Ewa Kopacz told parliament that "a stronger eurozone and stable Polish economy are the pre-conditions for entry into the eurozone" in her first policy address ahead of a confidence vote she easily won.

Taking over from Donald Tusk, tapped as the European Council's next president, the 57-year-old former emergency room physician and health minister insisted "pragmatism" would dictate her government's policy on the crisis in Ukraine.

"We support the pro-European direction of development Ukraine has adopted, but we can't replace Ukrainians who themselves are responsible for reforming their own country," she said, urging international "solidarity" with Kiev.

Poland has been among Ukraine's staunchest supporters in its bloody struggle with pro-Russian separatists in the east of the strife-torn country.

But the Polish economy is beginning to feel the pinch amid a sanctions war between the West and Russia over Moscow's role in Ukraine.

Kopacz slammed as "unsatisfactory" the compensation proposed by Brussels for Polish fruit and vegetable growers hit by a Russian embargo.

Aas concern grows over Poland's own safety in the wake of fresh Russian threats, Kopacz -- facing a general election next autumn -- insisted that security was her top priority.

"All the decisions and actions of my new government will be made based on political calculations that have one objective: the security of Polish families," she said.

"A greater US military presence in Poland" and closer ties between the EU and US would reinforce that security, she said.

She also gave a thumbs-up to the ambitious EU-US Transatlantic Trade and Investment Partnership (TTIP), a massive free trade deal that is about to enter a seventh round of negotiations in Washington.

- 'Female Santa Claus' -

Warsaw has so far refused to peg a target date for eurozone entry.

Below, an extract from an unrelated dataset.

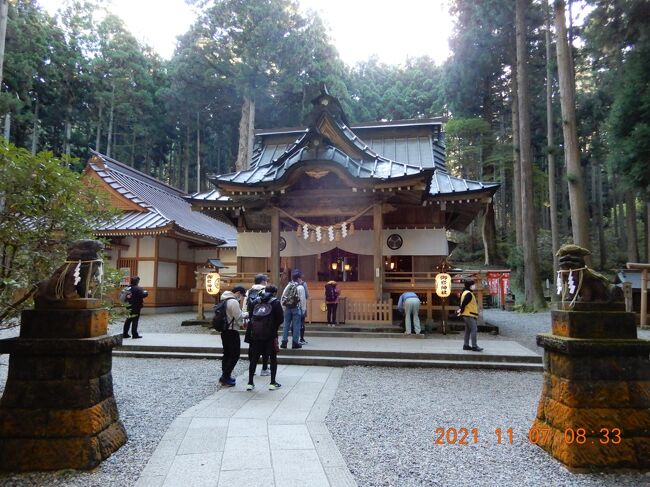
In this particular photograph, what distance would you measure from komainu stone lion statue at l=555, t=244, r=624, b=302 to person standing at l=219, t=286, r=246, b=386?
403cm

It meets most of the single currency's Maastricht Treaty economic criteria, but must still bring its budget deficit under three percent of GDP.

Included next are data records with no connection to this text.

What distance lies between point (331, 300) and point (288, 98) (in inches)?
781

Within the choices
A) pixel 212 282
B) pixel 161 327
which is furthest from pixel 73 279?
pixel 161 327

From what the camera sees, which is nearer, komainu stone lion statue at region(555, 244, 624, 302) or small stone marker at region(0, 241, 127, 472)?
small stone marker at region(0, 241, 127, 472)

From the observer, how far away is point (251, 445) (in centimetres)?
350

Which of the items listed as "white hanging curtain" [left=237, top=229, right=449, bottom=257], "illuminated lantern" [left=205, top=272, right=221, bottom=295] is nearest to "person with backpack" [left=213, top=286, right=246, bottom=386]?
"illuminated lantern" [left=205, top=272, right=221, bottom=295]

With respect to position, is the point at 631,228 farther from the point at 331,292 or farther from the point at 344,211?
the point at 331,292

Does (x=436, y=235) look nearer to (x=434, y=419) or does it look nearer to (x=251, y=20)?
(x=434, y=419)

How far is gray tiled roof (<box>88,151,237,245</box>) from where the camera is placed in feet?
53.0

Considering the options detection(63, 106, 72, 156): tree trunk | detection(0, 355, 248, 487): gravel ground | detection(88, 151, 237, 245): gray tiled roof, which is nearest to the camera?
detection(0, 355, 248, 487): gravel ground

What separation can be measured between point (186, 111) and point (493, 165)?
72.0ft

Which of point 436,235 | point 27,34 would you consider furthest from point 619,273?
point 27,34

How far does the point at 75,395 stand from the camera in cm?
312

A bright spot on Europe's economic map, Poland has recorded a quarter century of expansion since it peacefully shed communism in 1989, with forecasts of three percent growth both this year and next.

Unwilling to jeopardise this winning streak, Warsaw adopted a wait-and-see approach on the bloc's efforts to resolve its debt crisis.

Last year senior Polish officials said entry within a decade was realistic, but the crisis in neighbouring Ukraine has since prompted some to consider more speedy eurozone entry as an added security measure alongside its EU and NATO membership.

The ex-communist nation of 38 million people, which borders Ukraine and is central Europe's largest economy, is obliged to join the single currency bloc under the terms of its European Union entry but there is no deadline for accession.

Poland expects to meet all eurozone entry targets by 2015, but will also need to muster a two-thirds parliamentary majority to push through necessary constitutional changes to drop its zloty currency.

With winter just around the corner and Russian gas supplies to Central Europe already fluctuating, Kopacz put her full support behind an EU-wide energy union proposed by her predecessor Tusk.

With Poland heavily reliant on its own coal supplies for electricity, Kopacz said Warsaw would continue to oppose international proposals for high cuts in greenhouse gas emissions.

She also assured hundreds of miners protesting cheap Russian coal imports outside parliament Wednesday that she would protect Polish coal against unfair competition and work to make the domestic coal sector profitable.

Her list of promises prompted Leszek Balcerowicz, the austerity-minded mastermind behind Poland's transition from a communist command economy to the free market, to tweet: "Who's the female equivalent of Santa Claus? #Kopacz".

In her first trip abroad as premier, Kopacz will visit Brussels on October 6 and Berlin three days later.